Ubiquitous though depression seemed lately to have become, Joey still found it a little worrisome that the two females who loved him the most were both suffering clinically. Was it just chance? Or did he have some actively baneful effect on women's mental health? In Connie's case, the truth was that her depression was a facet of the same intensity he'd always so much loved in her. On his last night in St. Paul, before returning to Virginia, he sat and watched her probe her skull with her fingertips, as if she were hoping to extract excess feeling from her brain. She said that the reason she'd been weeping at seemingly random moments was that even the smallest bad thoughts were excruciating, and that only bad thoughts, no good ones, were occurring to her. (3.5.127)
It's certainly a valid question. We'd argue that although Joey undoubtedly has a "baneful effect" (in other words, bad) on the women around him, he can't be blamed for causing their depression. That said, the second half of this passage is really heartbreaking, and Joey <em>is</em> at fault for not doing more to help this young woman he supposedly loves.

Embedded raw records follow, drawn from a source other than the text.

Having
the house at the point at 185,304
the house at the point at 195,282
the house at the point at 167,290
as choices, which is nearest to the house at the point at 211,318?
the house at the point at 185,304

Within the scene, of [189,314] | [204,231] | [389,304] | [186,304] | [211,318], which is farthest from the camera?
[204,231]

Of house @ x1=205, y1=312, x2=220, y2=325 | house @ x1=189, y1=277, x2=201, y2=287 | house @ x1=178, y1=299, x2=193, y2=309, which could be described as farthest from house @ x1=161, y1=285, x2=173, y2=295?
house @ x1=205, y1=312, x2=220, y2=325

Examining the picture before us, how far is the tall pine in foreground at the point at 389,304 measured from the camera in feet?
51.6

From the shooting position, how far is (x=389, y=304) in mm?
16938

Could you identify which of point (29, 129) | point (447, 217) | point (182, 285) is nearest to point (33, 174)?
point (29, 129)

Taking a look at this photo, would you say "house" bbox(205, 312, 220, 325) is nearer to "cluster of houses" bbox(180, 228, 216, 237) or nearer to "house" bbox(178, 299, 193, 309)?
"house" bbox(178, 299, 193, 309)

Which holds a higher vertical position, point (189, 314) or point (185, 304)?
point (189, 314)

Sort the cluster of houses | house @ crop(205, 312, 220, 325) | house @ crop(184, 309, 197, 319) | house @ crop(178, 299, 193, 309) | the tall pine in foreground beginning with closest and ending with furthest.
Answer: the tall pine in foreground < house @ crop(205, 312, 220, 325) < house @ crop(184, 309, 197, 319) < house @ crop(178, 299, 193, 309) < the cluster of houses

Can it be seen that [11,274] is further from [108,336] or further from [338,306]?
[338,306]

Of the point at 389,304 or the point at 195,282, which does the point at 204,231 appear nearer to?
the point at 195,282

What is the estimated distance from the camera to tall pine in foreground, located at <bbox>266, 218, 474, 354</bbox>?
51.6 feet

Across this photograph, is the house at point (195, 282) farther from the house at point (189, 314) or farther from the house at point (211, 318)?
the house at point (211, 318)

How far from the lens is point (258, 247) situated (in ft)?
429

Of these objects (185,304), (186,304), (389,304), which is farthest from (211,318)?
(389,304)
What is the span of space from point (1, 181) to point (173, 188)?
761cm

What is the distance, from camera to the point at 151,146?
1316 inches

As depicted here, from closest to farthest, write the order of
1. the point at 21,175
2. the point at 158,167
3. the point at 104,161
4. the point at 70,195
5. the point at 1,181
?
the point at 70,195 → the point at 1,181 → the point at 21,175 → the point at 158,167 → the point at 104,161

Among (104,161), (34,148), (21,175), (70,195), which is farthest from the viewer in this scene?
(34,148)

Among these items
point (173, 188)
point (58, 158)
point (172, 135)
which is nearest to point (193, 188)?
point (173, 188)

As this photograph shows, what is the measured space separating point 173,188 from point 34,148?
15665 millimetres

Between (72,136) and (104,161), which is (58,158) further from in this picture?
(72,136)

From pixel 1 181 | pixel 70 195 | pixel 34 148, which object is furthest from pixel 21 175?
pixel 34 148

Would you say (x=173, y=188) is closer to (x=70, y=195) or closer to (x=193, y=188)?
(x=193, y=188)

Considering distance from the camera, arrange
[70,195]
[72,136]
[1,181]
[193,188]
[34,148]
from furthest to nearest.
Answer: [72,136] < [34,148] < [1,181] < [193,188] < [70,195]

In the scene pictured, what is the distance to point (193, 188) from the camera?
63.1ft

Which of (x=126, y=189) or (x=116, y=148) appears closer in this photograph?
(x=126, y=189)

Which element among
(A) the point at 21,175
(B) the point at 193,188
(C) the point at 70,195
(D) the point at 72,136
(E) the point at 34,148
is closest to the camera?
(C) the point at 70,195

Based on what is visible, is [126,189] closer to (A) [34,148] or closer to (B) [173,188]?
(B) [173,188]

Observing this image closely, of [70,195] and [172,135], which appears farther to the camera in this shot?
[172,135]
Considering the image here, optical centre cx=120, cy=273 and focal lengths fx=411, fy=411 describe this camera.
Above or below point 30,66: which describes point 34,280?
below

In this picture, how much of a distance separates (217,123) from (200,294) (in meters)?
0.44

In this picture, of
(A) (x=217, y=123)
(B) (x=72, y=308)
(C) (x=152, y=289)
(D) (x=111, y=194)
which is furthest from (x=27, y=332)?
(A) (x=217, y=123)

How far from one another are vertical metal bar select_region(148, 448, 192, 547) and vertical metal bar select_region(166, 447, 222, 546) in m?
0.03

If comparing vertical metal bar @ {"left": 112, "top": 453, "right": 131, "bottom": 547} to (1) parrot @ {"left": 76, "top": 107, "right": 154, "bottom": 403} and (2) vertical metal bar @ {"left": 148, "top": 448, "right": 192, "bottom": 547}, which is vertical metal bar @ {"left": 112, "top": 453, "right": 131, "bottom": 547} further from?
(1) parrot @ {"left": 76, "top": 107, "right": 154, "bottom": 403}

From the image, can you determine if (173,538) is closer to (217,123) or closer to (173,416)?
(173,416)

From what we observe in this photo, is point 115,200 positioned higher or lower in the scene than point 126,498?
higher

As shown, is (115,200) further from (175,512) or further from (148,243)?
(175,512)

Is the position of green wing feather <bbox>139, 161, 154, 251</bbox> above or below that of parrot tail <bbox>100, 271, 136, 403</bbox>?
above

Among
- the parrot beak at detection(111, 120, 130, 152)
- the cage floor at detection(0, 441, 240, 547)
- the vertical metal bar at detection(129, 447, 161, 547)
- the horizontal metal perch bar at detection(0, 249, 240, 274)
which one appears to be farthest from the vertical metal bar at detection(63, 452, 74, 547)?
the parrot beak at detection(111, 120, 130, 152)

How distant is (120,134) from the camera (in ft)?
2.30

He threw himself onto the bed and sobbed in a state to which all previous states of existence seemed infinitely preferable. The world was moving ahead, the world was full of winners [...] while Walter was left behind with the dead and dying and forgotten, the endangered species of the world, the nonadaptive... (3.6.324)
This is Walter's first real taste of depression, although it does seem markedly different from any of the other examples in the book. Can you identify what sets it apart?